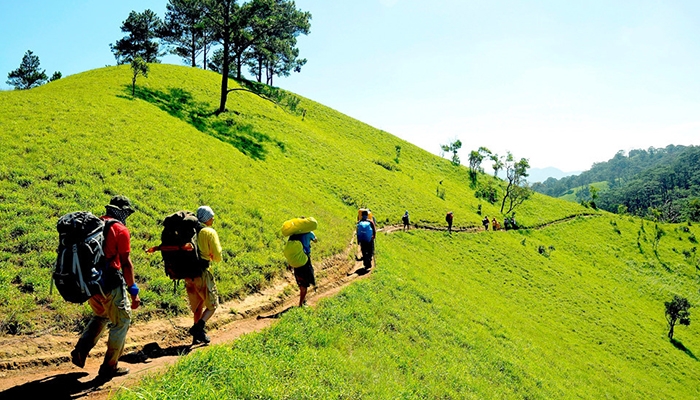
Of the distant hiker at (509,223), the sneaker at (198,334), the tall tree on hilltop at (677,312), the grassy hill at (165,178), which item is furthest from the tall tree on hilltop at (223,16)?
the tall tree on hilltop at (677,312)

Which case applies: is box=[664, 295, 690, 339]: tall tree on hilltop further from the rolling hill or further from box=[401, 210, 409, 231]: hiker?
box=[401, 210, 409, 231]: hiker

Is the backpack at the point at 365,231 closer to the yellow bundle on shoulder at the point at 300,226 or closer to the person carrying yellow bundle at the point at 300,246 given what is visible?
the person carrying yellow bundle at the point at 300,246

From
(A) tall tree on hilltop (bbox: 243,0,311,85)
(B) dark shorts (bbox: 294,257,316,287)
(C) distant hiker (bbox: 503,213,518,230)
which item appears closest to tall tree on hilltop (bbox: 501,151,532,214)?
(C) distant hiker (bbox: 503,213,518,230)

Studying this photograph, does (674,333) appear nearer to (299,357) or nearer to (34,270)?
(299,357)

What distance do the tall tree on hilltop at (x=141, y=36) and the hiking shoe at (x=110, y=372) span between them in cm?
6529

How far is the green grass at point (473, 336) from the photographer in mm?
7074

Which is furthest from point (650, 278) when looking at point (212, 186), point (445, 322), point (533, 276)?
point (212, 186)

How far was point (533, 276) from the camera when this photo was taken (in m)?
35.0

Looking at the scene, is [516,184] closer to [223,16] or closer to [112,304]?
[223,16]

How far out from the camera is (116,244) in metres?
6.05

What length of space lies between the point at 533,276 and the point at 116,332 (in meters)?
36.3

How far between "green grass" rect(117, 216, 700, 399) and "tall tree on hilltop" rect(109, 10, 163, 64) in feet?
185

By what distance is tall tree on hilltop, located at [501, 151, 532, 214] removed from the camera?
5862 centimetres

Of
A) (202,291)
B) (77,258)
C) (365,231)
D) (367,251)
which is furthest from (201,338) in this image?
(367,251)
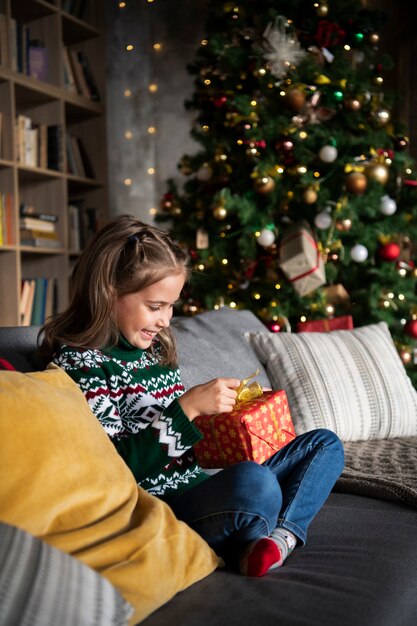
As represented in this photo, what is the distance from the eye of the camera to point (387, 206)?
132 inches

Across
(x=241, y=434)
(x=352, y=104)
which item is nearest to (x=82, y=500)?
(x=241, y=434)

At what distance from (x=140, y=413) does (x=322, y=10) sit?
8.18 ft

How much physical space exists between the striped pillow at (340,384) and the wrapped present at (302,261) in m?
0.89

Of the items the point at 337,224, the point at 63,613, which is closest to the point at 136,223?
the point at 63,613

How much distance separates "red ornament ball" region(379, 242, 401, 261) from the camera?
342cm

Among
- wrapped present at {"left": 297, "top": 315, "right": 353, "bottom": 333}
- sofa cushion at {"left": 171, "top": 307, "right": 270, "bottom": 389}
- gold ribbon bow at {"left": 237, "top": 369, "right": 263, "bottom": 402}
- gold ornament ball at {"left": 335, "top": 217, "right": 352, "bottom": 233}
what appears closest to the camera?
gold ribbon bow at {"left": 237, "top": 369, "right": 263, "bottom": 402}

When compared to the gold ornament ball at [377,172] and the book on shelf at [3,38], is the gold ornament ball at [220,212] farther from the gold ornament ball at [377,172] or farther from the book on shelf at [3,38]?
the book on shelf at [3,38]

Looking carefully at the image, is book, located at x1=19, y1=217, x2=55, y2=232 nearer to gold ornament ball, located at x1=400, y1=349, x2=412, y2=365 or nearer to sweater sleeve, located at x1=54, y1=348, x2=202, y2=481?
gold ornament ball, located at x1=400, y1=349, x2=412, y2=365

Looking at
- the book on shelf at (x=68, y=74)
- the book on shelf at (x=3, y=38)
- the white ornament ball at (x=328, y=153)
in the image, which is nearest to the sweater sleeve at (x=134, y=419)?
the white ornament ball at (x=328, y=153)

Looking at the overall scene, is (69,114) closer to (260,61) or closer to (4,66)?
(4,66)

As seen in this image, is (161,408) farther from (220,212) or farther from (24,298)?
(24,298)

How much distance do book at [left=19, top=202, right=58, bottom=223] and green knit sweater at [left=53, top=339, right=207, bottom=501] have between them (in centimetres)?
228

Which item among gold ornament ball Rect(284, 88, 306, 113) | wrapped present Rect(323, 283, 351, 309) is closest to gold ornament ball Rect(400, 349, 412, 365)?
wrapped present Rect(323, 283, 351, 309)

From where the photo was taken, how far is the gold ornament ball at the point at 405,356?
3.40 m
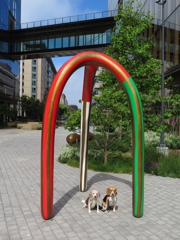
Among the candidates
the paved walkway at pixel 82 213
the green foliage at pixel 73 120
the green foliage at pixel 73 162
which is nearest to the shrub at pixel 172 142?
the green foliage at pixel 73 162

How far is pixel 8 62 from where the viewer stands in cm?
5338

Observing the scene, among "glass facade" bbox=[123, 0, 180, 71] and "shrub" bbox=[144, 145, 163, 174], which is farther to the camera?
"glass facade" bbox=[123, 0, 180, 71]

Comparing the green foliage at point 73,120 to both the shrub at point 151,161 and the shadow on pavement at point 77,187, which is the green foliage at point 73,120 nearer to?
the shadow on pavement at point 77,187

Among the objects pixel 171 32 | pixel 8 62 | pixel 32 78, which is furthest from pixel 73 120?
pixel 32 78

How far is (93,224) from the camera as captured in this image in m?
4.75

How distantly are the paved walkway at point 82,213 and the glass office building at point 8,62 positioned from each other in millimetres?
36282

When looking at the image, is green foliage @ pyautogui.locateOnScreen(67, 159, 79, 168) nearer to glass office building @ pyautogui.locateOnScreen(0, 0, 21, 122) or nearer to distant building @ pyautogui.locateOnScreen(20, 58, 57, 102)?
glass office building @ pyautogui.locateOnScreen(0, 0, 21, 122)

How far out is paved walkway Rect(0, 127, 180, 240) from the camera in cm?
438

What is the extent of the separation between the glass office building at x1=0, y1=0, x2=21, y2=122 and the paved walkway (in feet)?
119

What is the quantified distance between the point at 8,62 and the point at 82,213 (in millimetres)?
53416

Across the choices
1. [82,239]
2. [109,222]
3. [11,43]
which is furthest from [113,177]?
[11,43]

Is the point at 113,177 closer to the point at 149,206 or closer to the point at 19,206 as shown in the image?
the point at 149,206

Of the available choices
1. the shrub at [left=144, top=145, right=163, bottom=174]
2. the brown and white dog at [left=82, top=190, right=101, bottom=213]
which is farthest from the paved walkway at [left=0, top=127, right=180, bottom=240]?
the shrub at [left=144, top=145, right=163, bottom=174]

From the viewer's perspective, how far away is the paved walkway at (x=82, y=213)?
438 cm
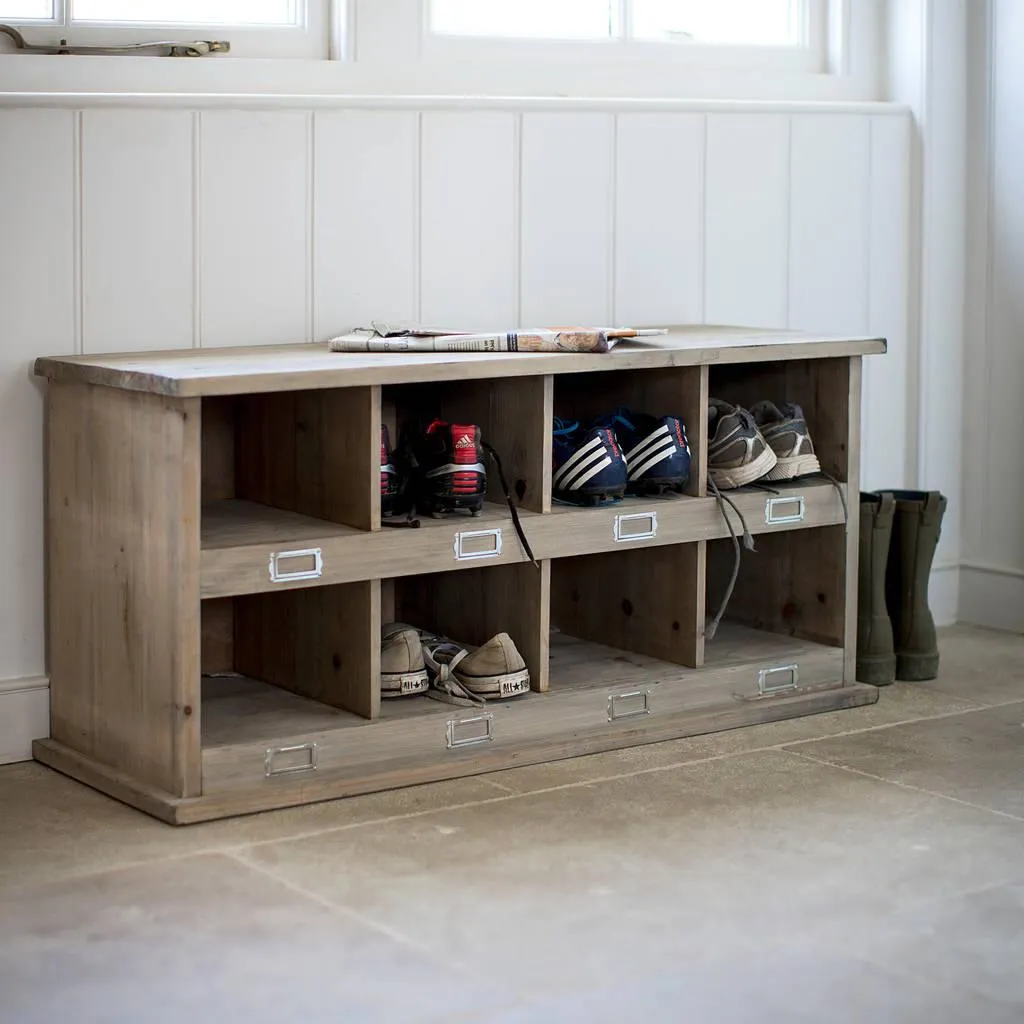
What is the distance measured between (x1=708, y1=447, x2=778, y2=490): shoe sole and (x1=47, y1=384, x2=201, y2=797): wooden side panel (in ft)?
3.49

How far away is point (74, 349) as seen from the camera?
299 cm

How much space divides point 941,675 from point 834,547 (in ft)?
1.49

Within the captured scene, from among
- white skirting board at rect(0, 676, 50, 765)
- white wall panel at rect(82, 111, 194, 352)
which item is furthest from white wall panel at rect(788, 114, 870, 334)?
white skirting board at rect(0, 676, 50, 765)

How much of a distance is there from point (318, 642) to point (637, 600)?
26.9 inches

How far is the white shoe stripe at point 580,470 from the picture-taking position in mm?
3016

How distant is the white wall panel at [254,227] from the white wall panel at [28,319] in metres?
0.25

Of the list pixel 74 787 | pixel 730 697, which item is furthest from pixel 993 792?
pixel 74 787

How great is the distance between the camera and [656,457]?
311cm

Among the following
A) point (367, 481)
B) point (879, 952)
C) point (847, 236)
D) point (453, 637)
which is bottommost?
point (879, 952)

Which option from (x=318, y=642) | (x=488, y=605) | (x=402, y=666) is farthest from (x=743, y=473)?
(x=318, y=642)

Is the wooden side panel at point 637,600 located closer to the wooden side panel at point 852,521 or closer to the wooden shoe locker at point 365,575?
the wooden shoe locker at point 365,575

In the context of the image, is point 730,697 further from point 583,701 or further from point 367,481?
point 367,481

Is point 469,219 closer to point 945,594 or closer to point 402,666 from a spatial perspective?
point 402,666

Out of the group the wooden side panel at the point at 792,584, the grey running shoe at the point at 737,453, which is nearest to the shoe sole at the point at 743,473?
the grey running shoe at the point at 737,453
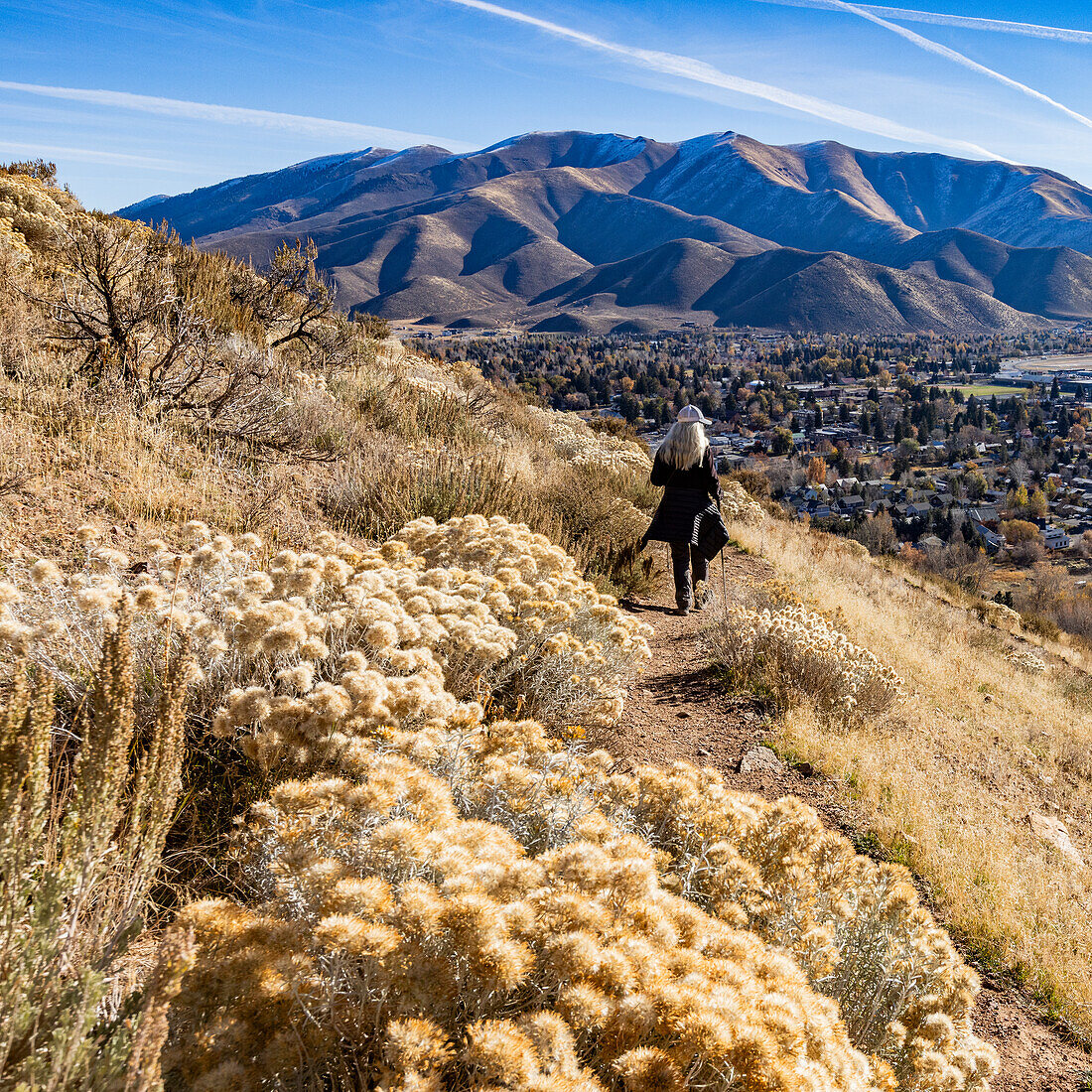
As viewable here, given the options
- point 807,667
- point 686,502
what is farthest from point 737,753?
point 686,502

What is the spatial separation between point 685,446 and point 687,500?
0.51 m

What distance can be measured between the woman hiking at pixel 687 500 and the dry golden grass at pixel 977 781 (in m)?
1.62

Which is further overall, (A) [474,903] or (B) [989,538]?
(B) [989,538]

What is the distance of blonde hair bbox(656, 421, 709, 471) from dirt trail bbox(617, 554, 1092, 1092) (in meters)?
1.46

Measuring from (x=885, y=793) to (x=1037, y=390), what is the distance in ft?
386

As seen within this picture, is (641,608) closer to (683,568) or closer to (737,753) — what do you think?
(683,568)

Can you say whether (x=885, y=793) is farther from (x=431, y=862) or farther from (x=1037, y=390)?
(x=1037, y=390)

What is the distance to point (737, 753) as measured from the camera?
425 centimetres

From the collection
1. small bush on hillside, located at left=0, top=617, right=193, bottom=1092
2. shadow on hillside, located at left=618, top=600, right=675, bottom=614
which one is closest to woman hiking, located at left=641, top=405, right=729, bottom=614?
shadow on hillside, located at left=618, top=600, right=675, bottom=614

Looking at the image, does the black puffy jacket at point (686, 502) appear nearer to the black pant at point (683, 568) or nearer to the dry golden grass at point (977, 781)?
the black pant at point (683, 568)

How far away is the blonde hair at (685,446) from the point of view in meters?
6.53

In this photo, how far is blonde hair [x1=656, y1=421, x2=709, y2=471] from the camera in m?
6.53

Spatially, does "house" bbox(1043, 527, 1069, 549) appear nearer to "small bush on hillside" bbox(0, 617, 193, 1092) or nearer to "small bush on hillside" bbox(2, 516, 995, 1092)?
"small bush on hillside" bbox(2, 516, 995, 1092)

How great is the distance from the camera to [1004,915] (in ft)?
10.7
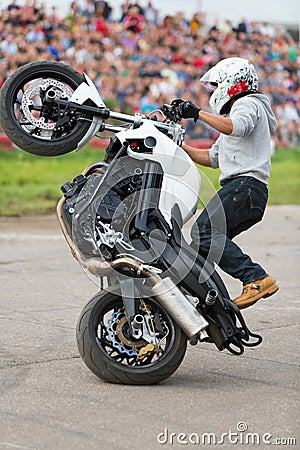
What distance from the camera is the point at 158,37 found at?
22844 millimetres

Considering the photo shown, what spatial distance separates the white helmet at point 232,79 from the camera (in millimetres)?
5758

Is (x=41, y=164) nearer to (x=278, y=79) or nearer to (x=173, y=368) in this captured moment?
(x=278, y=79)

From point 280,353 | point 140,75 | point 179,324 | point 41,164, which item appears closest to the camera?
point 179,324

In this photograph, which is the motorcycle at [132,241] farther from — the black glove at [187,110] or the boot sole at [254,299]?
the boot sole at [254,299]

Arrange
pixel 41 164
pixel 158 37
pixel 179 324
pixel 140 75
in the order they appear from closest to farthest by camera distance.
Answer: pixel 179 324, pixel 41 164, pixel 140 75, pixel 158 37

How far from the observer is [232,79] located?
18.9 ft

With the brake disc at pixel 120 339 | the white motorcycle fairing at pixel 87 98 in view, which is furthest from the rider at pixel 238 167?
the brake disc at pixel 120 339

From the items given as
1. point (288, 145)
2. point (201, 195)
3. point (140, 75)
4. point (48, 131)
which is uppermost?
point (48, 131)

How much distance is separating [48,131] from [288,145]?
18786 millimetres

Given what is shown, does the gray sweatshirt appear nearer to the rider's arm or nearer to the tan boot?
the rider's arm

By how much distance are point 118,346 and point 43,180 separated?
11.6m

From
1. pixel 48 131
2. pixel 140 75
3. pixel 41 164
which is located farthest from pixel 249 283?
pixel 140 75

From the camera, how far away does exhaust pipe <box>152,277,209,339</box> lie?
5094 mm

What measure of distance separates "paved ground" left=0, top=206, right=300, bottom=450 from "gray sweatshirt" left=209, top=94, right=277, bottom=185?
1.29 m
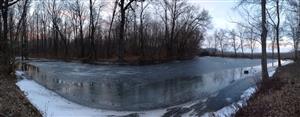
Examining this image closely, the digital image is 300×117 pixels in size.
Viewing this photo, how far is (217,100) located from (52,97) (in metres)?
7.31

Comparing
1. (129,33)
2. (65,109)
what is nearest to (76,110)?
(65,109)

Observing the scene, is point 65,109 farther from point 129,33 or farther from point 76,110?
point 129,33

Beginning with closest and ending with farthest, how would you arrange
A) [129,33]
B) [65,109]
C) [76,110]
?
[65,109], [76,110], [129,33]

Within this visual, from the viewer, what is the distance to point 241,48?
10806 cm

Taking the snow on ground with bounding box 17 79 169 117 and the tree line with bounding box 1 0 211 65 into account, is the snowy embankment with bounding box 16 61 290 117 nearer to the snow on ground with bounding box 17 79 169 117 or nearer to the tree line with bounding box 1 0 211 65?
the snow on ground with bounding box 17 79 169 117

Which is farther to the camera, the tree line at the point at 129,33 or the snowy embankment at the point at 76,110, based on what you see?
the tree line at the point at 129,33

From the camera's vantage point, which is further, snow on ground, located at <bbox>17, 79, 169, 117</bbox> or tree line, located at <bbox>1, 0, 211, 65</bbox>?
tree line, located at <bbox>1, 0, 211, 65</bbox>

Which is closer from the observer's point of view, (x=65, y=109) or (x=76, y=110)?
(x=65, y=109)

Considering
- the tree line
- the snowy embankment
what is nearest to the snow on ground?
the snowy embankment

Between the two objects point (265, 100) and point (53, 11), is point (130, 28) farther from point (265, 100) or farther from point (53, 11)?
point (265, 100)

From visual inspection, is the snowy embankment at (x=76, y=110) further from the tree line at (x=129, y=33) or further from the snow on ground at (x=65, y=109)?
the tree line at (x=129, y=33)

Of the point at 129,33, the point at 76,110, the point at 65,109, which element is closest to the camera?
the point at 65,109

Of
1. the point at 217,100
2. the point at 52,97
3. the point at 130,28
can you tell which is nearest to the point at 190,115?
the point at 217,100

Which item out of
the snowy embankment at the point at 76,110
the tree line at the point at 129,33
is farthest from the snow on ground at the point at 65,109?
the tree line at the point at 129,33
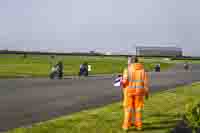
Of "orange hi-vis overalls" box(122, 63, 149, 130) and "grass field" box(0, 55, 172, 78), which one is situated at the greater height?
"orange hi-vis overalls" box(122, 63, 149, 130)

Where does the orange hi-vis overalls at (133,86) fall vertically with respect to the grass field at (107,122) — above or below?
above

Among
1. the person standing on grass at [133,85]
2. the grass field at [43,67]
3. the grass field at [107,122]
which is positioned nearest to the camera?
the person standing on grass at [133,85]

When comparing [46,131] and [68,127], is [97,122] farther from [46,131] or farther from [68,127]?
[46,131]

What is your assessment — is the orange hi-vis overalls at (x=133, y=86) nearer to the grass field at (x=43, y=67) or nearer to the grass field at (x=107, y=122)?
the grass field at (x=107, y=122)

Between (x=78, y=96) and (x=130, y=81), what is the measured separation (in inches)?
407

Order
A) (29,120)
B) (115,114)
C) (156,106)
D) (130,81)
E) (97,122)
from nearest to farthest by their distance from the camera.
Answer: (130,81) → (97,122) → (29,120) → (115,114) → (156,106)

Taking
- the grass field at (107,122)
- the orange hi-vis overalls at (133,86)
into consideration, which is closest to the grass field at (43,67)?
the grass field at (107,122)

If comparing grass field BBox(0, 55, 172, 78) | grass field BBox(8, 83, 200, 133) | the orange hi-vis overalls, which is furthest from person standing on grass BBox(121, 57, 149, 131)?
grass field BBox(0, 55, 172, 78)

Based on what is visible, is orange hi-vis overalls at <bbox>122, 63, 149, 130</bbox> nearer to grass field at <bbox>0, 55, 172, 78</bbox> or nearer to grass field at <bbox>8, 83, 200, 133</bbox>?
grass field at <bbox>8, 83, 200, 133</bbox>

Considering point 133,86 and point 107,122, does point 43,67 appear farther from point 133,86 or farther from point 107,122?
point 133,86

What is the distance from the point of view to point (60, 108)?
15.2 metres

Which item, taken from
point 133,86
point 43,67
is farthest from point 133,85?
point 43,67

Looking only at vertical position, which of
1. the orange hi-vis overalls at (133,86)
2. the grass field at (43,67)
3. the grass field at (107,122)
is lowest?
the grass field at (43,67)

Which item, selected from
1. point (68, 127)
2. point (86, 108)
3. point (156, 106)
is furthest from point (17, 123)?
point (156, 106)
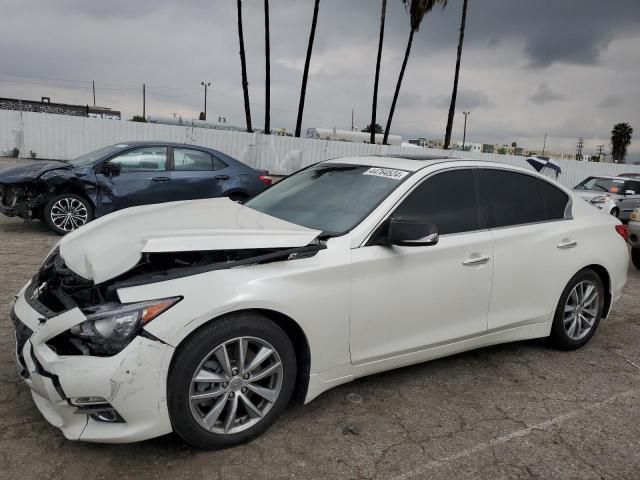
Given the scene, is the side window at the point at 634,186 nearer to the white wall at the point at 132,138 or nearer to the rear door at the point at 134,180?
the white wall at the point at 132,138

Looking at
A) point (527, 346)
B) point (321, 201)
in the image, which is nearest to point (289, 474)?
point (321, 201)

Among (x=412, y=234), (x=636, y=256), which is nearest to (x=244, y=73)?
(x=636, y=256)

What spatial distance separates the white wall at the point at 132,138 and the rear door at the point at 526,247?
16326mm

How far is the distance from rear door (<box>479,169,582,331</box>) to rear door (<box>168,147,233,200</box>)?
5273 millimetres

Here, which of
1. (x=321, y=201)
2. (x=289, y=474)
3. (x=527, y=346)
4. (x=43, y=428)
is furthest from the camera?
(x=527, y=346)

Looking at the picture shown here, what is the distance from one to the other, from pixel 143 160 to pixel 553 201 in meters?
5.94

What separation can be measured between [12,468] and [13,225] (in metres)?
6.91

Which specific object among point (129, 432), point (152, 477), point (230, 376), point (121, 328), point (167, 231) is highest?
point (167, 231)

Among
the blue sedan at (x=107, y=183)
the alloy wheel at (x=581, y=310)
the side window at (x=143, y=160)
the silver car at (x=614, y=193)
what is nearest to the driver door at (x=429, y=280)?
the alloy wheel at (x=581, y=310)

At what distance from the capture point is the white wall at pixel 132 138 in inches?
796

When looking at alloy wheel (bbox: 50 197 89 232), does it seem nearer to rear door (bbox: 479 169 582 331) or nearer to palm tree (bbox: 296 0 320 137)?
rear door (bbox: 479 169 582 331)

--- Written request ---
Write out exactly the lines from the line holding "How far is the distance" through the last line of the data, and nothing besides those lines.

--- Response to the exercise ---
How far is the distance from rear door (<box>479,169,582,331</box>) to rear door (<box>168,147,233,200</box>)?
5273 millimetres

Here, which of
1. (x=321, y=201)
2. (x=289, y=474)
3. (x=527, y=346)
4. (x=43, y=428)
is furthest from the camera?
(x=527, y=346)

Looking at the picture shown here, what is the distance from one to the other, from pixel 143 160 to pixel 553 201 in meters?
5.94

What separation can be measured between [12,468] and [13,225] (in metres)?
6.91

Which specific object among point (129, 432), point (152, 477), point (230, 376), point (121, 328), point (167, 231) is highest?
point (167, 231)

Among
the blue sedan at (x=107, y=183)
the alloy wheel at (x=581, y=310)
the side window at (x=143, y=160)
the silver car at (x=614, y=193)
what is nearest to the driver door at (x=429, y=280)?
the alloy wheel at (x=581, y=310)

At what distance from the capture point is the white wall at pixel 132 138 in inches?
796

When looking at alloy wheel (bbox: 50 197 89 232), does it seem nearer to rear door (bbox: 479 169 582 331) or nearer to palm tree (bbox: 296 0 320 137)?
rear door (bbox: 479 169 582 331)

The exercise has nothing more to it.